Amartya Sen se tornou filósofo e economista. A partir do episódio trágico de Kader Mia, Sen questionou os pressupostos básicos da economia. Para ele, um país rico não era apenas medido pela quantidade de dinheiro. A riqueza está na variedade de capacidades que a população tem: estar nutrido, boa saúde, sentir-se seguro, fazer parte da comunidade. Para Sen, o desenvolvimento da sociedade é igual à expansão das capacidades. Ou seja, o quanto uma sociedade dá suporte para que as pessoas sejam livres com segurança.

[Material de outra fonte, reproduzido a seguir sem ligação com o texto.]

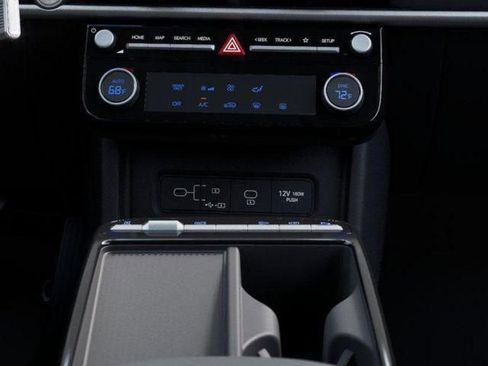 New 2026 Hyundai Tucson Blue SE AWD/4WD image 16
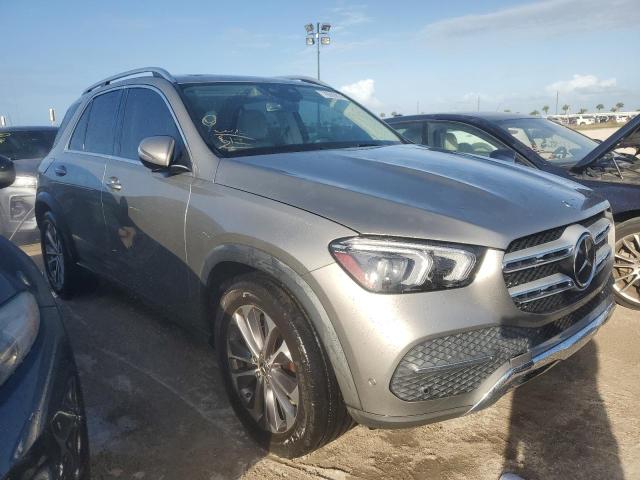 Photo 3 VIN: 4JGFB4KB1NA765239 - MERCEDES-BENZ GLE 350 4M 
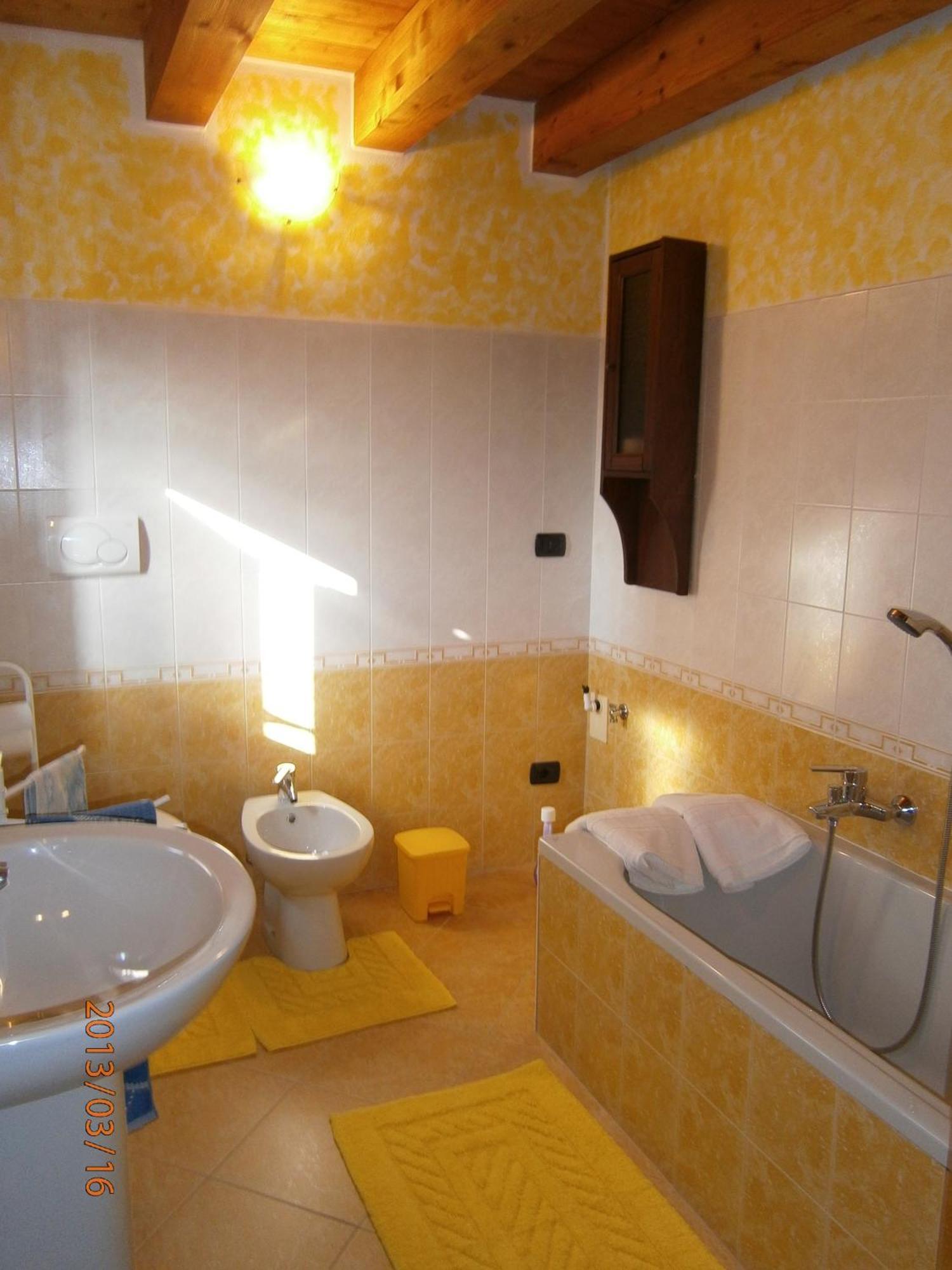B&B Gigetto Pescantina Exterior foto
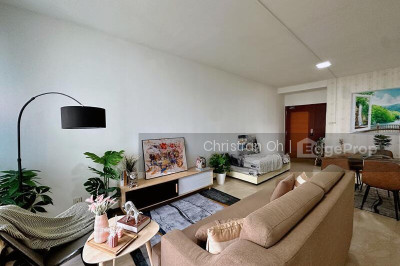 YISHUN SAPPHIRE Apartment / Condo | Listing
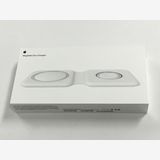 ����̤���� ���åץ������ Apple MagSafe �ǥ奢�뽼�ťѥå� MHXF3AM/A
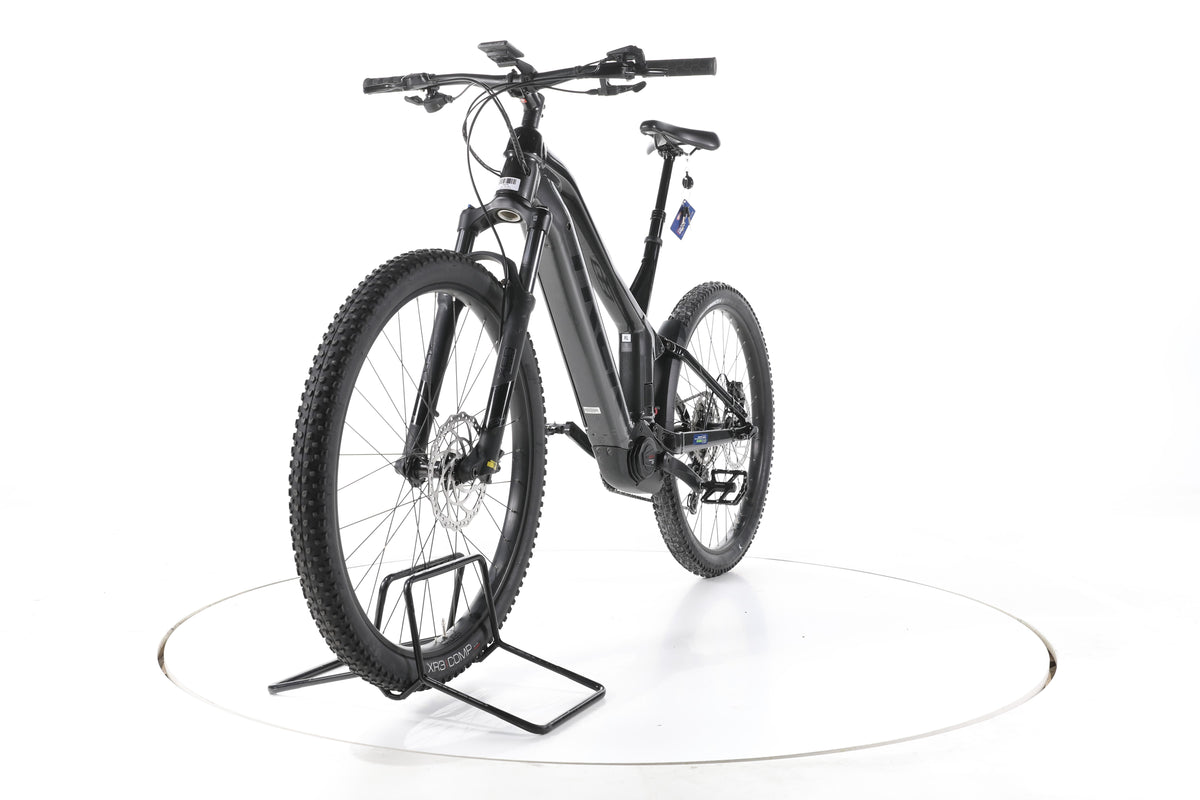 Trek Powerfly FS 4 E-Bike Fully - Image 5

Para Sen, a educação é um dos principais fatores de libertação, pois dá acesso a leitura, escrita e reflexão. A democracia é outra liberdade importante para o desenvolvimento real. Através dela os indivíduos podem escolher os rumos da comunidade. Em complemento à educação e a democracia, Sen ressalta a importância da liberdade de imprensa para ampliar os horizontes da população, alertar para possíveis ameaças e pressionar os políticos. Os estudos de Sen transformaram a economia. Em 1990, Sen em parceria com o paquistanês Mahbub ul Haq criou o famoso IDH (Índice de Desenvolvimento Humano). O Prêmio Nobel de Sen veio em 1998. Seis anos após Gary Becker.

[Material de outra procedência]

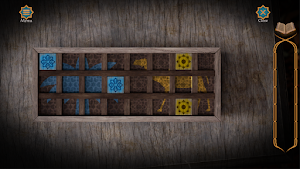 Vanished Puzzle Quest Screenshot 0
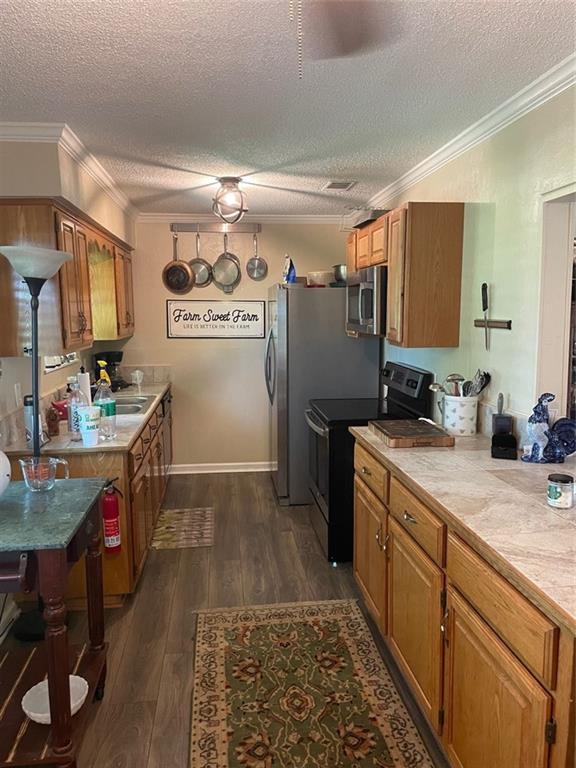 19438 Stilley Road Loranger, LA 70446 - Photo 5 of 31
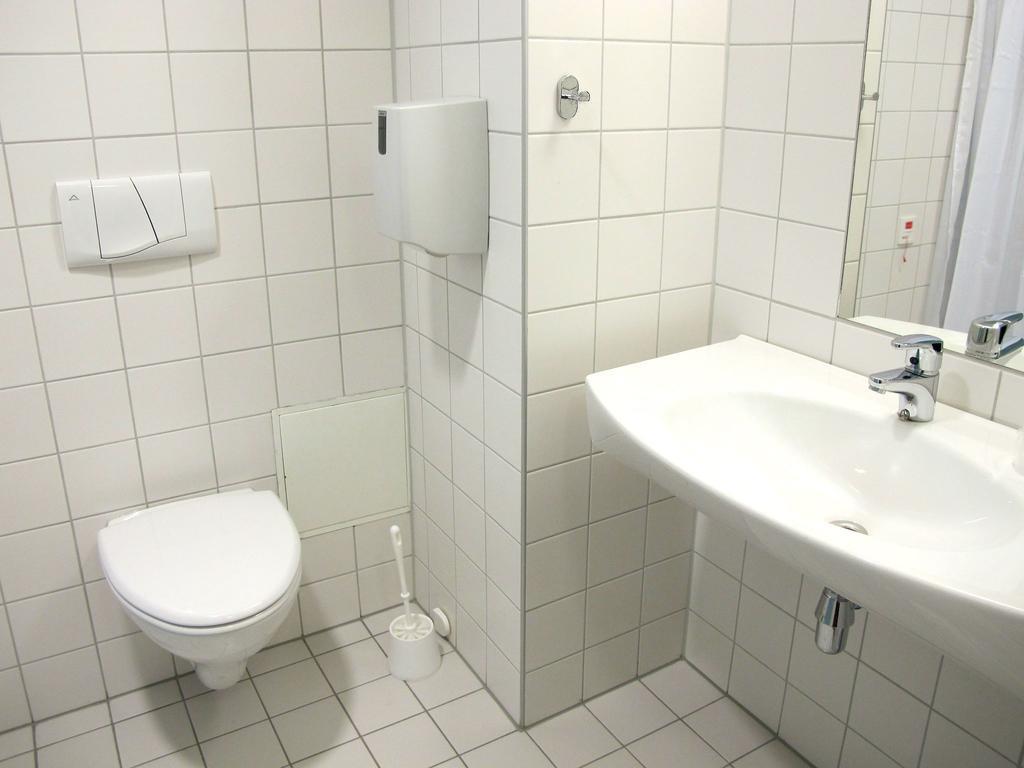 Hotel St. Olav Trondheim Cameră foto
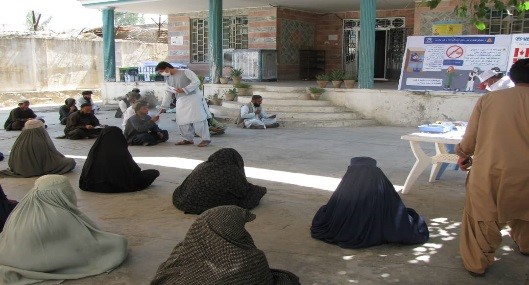 قندهار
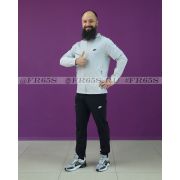 NI7123A Спортивный костюм от Nike (серый)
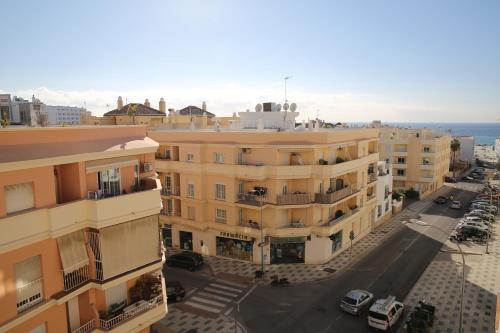 Andaluz Apartments - Mirador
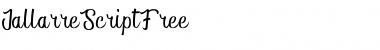 Download Jallarre Script Free Font Download Jallarre Script Free Font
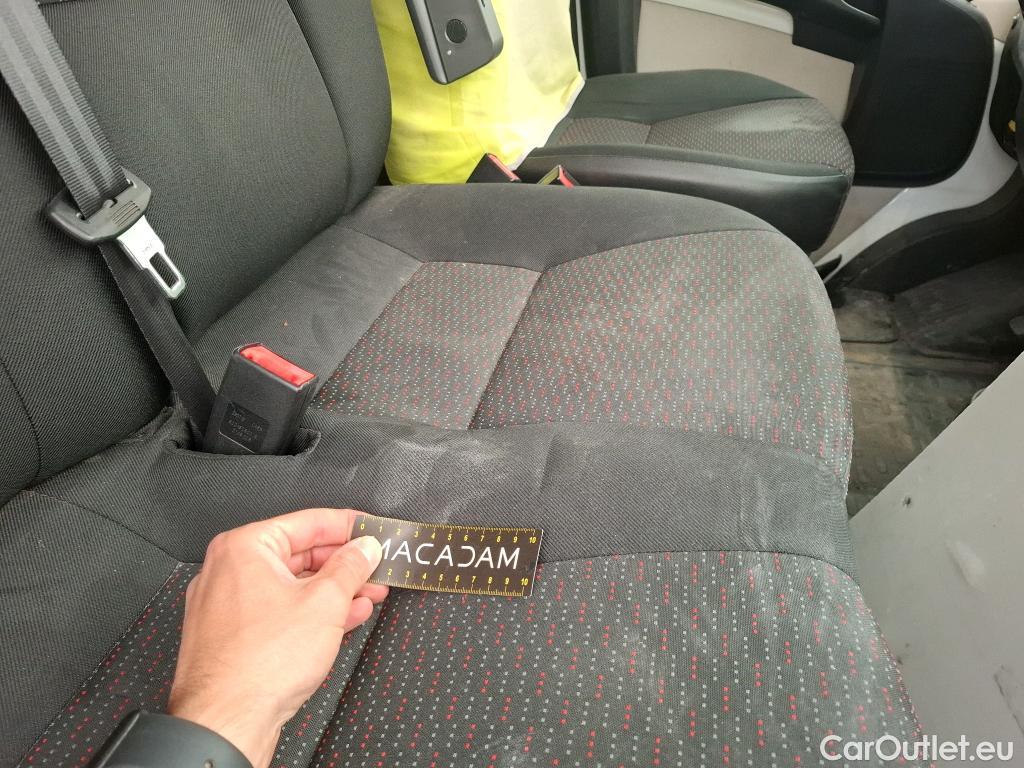  Citroen  Jumper CITROEN  / 2014 / 4P / Fourgon tôlé 35 L3H2 BlueHDi 110 BVM6 Club #85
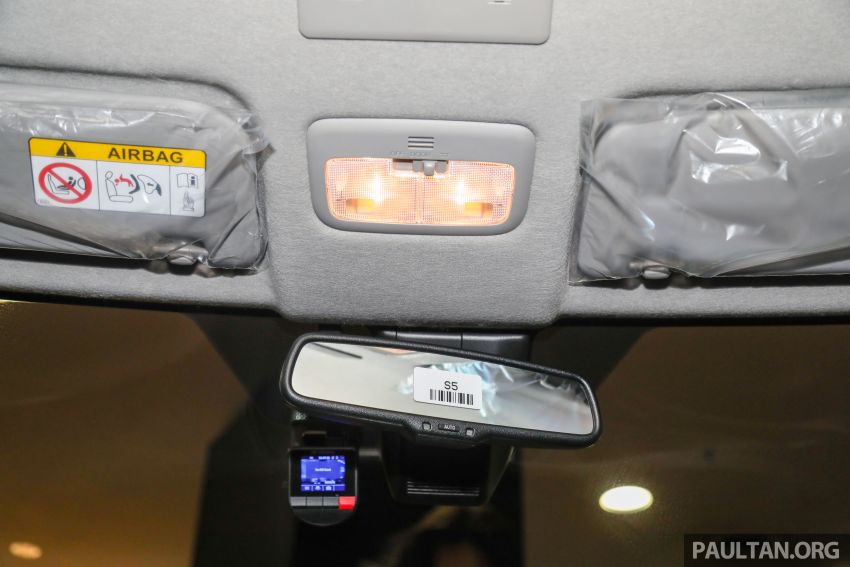 GALLERY: 2021 Toyota Vios facelift – 1.5G from RM88k 1226227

Amartya Sen e Gary Becker tiveram visões muito distintas sobre a economia. Enquanto o primeiro enxergou a liberdade através da proteção da vida como fator primordial, o segundo viu a liberdade através da precificação de tudo. Vivemos um momento inédito. Novas relações de procura e demanda se estabelecem frente ao distanciamento social. A maior prova disso foi o petróleo americano chegar a preços negativos na segunda-feira, dia 20. Sem ter onde estocar o petróleo refinado, os produtores americanos pagaram para que levassem a produção de maio embora. Esse cenário seria impensável, há dez anos atrás, mesmo para os ficcionistas mais inventivos. O fato é que temos uma oportunidade única na história. A oportunidade de reconfigurar valores de acordo com novas necessidades e percepções de mundo. Temos a oportunidade de cobrar políticos como Trump, Bolsonaro para que todos tenham condições igual de escolher se querem ir para rua ou não.